WHAT YOU SHOULD DO:
Only one span of the material below is wanted. Output it exactly, from the line with "Snow Monkey Park" through the line with "A woman is holding", without any pictures.

GIVEN ENTRIES:

↓

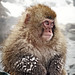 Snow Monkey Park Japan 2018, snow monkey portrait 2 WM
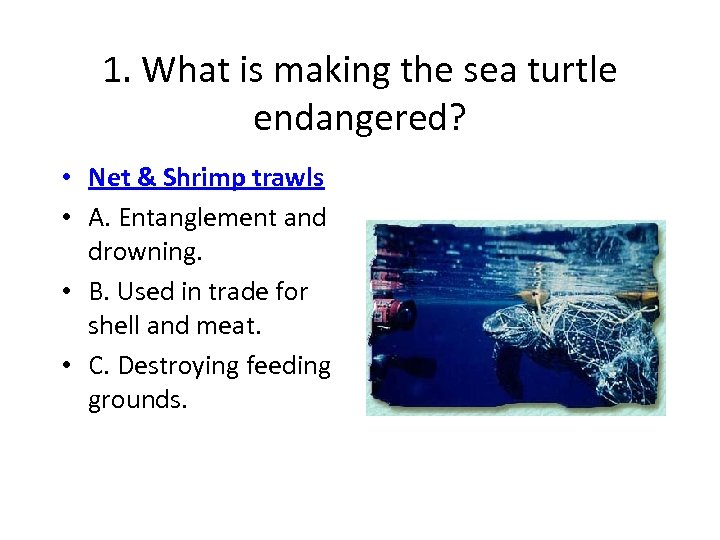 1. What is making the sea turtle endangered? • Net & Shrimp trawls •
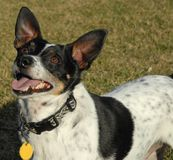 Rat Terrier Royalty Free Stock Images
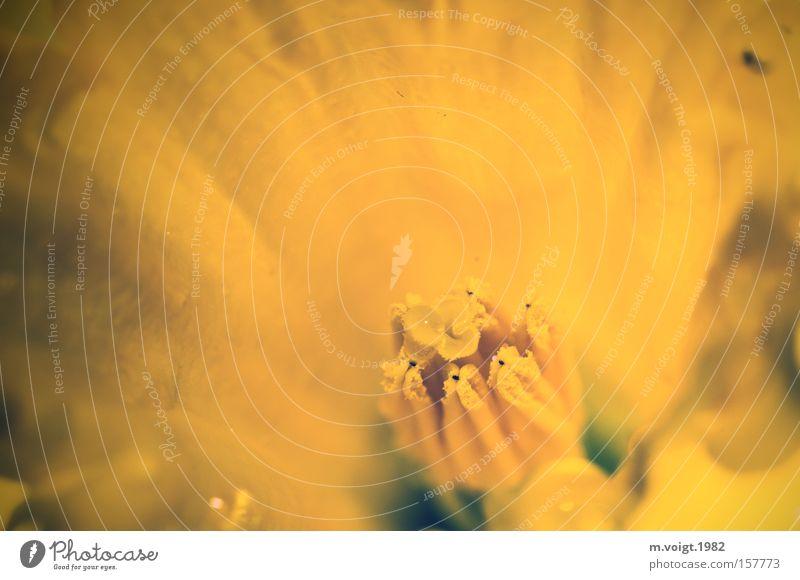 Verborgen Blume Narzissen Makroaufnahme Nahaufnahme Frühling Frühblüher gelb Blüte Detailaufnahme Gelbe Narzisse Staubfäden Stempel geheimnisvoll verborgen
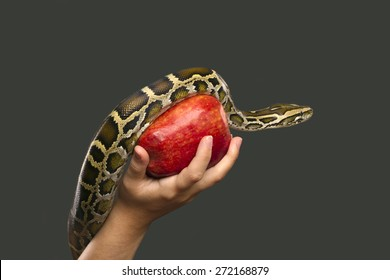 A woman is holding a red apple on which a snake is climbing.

↑
↓

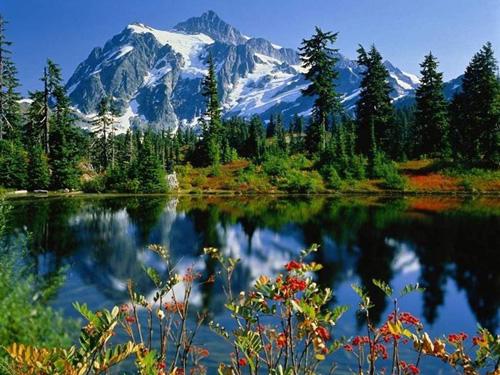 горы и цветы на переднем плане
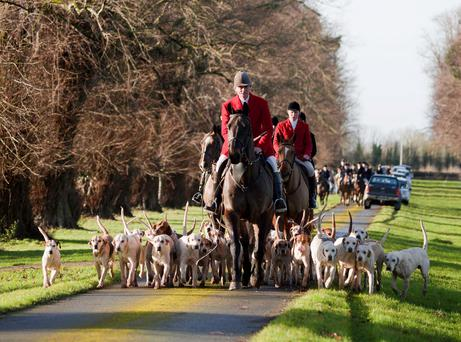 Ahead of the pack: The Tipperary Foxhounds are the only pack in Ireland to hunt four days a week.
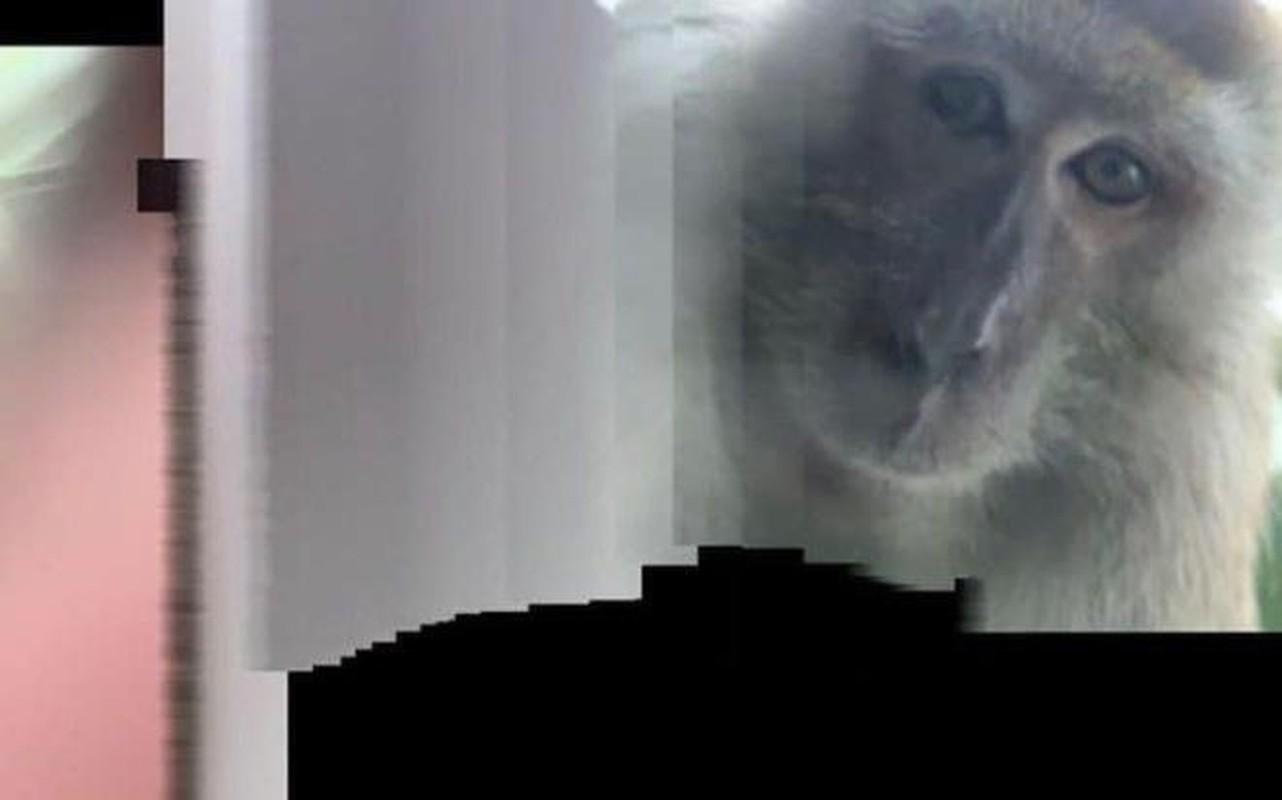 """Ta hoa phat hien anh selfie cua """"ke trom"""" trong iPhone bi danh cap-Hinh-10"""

↑

EXERCISE RESULT:
 Snow Monkey Park Japan 2018, snow monkey portrait 2 WM
 1. What is making the sea turtle endangered? • Net & Shrimp trawls •
 Rat Terrier Royalty Free Stock Images
 Verborgen Blume Narzissen Makroaufnahme Nahaufnahme Frühling Frühblüher gelb Blüte Detailaufnahme Gelbe Narzisse Staubfäden Stempel geheimnisvoll verborgen
 A woman is holding a red apple on which a snake is climbing.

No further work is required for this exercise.